Job
Transcribe nothing but the lines from the one with "Tell me how" to the end of the entries, both included, keeping each exact and leaving every picture out.

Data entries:
------------------------------
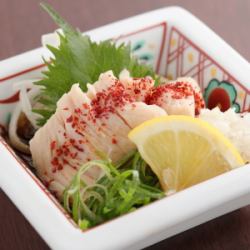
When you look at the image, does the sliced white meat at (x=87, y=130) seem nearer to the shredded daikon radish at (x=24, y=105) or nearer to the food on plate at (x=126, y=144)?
the food on plate at (x=126, y=144)

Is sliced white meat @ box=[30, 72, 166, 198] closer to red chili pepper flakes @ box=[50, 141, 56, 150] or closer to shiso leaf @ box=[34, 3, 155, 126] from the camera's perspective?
red chili pepper flakes @ box=[50, 141, 56, 150]

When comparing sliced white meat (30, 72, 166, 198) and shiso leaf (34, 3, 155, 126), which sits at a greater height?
shiso leaf (34, 3, 155, 126)

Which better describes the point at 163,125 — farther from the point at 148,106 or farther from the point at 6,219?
the point at 6,219

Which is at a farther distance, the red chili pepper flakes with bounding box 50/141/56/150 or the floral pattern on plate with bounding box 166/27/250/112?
the floral pattern on plate with bounding box 166/27/250/112

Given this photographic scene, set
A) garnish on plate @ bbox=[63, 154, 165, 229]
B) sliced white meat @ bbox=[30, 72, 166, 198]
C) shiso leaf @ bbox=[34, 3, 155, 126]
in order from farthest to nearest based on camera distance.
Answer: shiso leaf @ bbox=[34, 3, 155, 126] → sliced white meat @ bbox=[30, 72, 166, 198] → garnish on plate @ bbox=[63, 154, 165, 229]

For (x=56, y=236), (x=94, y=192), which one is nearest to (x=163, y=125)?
(x=94, y=192)

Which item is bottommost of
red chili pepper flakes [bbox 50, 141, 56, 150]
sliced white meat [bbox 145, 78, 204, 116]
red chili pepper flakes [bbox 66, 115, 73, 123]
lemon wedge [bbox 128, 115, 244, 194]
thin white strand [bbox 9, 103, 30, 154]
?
lemon wedge [bbox 128, 115, 244, 194]

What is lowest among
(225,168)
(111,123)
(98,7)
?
(225,168)

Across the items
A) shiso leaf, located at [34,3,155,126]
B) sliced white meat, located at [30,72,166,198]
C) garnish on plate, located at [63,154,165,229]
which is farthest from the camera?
shiso leaf, located at [34,3,155,126]

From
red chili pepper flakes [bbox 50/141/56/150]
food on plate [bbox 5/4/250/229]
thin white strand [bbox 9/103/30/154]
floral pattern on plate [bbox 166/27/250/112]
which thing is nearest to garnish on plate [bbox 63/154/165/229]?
food on plate [bbox 5/4/250/229]
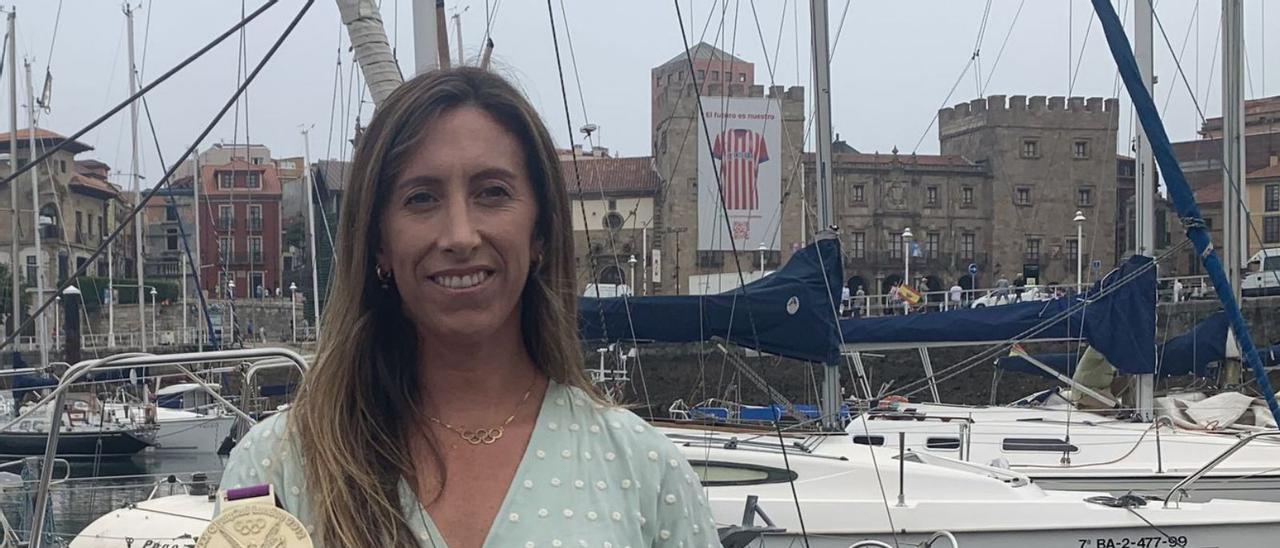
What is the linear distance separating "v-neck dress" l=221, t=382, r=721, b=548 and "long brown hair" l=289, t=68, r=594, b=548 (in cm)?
3

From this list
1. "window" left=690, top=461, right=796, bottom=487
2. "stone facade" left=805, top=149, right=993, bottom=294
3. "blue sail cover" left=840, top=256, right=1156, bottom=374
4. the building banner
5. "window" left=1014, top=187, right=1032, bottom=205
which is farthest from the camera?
"window" left=1014, top=187, right=1032, bottom=205

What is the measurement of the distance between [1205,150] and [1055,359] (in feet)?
166

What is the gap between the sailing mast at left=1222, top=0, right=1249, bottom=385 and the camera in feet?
35.0

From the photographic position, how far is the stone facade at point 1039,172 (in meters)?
58.8

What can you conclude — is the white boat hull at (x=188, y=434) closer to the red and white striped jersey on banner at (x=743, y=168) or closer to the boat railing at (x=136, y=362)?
the boat railing at (x=136, y=362)

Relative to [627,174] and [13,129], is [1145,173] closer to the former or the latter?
[13,129]

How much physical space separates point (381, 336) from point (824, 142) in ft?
22.6

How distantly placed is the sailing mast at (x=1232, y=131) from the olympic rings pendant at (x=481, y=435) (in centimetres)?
1026

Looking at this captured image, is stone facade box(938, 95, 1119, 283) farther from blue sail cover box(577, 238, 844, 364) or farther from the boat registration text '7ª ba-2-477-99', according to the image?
the boat registration text '7ª ba-2-477-99'

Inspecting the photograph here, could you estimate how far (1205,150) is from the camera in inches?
2322

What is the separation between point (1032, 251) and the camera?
195ft

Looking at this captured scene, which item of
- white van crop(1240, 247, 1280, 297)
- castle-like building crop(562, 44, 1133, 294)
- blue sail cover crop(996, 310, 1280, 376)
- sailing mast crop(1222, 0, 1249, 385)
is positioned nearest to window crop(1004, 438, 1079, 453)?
sailing mast crop(1222, 0, 1249, 385)

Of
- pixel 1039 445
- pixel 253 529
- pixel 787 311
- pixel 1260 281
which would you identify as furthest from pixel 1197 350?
pixel 1260 281

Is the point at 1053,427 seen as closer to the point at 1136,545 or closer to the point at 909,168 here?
the point at 1136,545
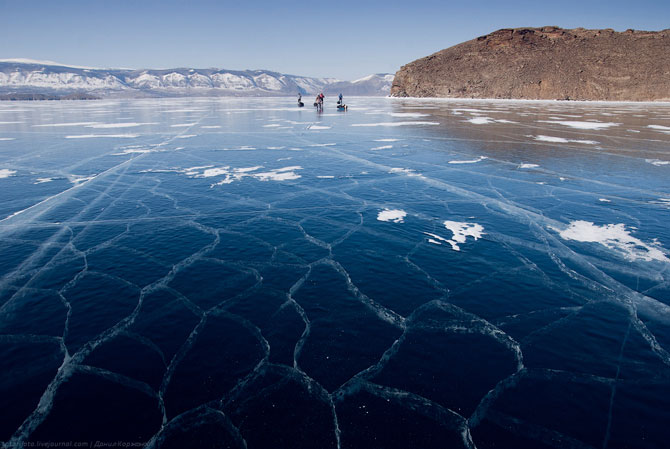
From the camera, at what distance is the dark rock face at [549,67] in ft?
421

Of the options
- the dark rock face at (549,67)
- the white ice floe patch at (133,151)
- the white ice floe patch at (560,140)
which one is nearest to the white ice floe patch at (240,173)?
the white ice floe patch at (133,151)

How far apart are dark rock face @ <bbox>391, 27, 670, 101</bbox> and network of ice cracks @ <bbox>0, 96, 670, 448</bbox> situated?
490 ft

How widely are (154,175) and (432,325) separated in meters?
19.6

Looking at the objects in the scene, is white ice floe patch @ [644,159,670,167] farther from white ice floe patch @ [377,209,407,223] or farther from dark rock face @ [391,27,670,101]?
dark rock face @ [391,27,670,101]

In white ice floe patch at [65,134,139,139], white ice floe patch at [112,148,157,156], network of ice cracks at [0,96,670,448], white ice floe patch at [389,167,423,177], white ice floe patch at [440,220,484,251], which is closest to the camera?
network of ice cracks at [0,96,670,448]

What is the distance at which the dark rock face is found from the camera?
128 m

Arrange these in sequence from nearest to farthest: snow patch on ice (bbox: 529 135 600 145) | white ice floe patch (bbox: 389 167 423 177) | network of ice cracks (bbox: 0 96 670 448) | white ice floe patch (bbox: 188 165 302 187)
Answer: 1. network of ice cracks (bbox: 0 96 670 448)
2. white ice floe patch (bbox: 188 165 302 187)
3. white ice floe patch (bbox: 389 167 423 177)
4. snow patch on ice (bbox: 529 135 600 145)

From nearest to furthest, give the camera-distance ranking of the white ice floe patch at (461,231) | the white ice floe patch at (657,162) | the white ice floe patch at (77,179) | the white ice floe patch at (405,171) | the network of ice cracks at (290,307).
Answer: the network of ice cracks at (290,307), the white ice floe patch at (461,231), the white ice floe patch at (77,179), the white ice floe patch at (405,171), the white ice floe patch at (657,162)

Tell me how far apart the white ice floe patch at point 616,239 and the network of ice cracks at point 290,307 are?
0.10 m

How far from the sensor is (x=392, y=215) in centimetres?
1577

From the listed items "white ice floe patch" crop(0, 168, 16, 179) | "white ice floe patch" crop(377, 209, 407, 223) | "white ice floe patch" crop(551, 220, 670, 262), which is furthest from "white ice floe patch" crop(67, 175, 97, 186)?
"white ice floe patch" crop(551, 220, 670, 262)

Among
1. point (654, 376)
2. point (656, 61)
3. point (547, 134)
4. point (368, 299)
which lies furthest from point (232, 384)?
point (656, 61)

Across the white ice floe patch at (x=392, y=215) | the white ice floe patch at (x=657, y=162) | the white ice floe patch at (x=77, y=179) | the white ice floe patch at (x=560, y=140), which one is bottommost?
the white ice floe patch at (x=77, y=179)

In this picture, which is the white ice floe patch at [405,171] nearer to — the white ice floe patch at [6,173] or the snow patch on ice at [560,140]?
the snow patch on ice at [560,140]
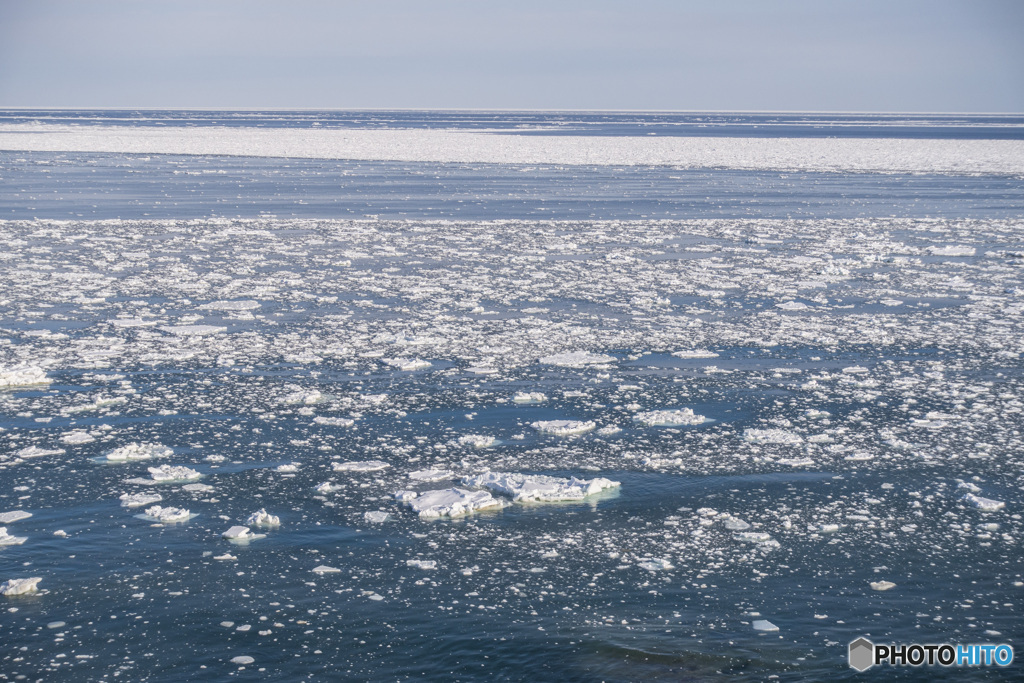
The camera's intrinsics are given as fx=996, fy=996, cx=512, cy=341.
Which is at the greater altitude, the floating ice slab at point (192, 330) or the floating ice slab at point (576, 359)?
------------------------------
Answer for this exercise
Tell me how far apart the white ice floe patch at point 616,239 and the network of ice cracks at point 290,307 are?
0.10 m

How far from the sensor is (x=392, y=215) in centimetres?
1577

From the listed items "white ice floe patch" crop(0, 168, 16, 179) | "white ice floe patch" crop(377, 209, 407, 223) | "white ice floe patch" crop(551, 220, 670, 262), which is furthest from "white ice floe patch" crop(67, 175, 97, 186)?
"white ice floe patch" crop(551, 220, 670, 262)

Among
1. point (654, 376)
2. point (656, 61)
3. point (547, 134)
4. point (368, 299)
which lies furthest from point (232, 384)?
point (656, 61)

Across the white ice floe patch at (x=392, y=215) | the white ice floe patch at (x=657, y=162) | the white ice floe patch at (x=77, y=179) | the white ice floe patch at (x=560, y=140), which one is bottommost?
the white ice floe patch at (x=77, y=179)

In this picture, which is the white ice floe patch at [405,171] nearer to — the white ice floe patch at [6,173] or the snow patch on ice at [560,140]?
the snow patch on ice at [560,140]
The camera's intrinsics are given as fx=996, fy=996, cx=512, cy=341.
Which is at the greater altitude, the floating ice slab at point (192, 330) or the floating ice slab at point (576, 359)?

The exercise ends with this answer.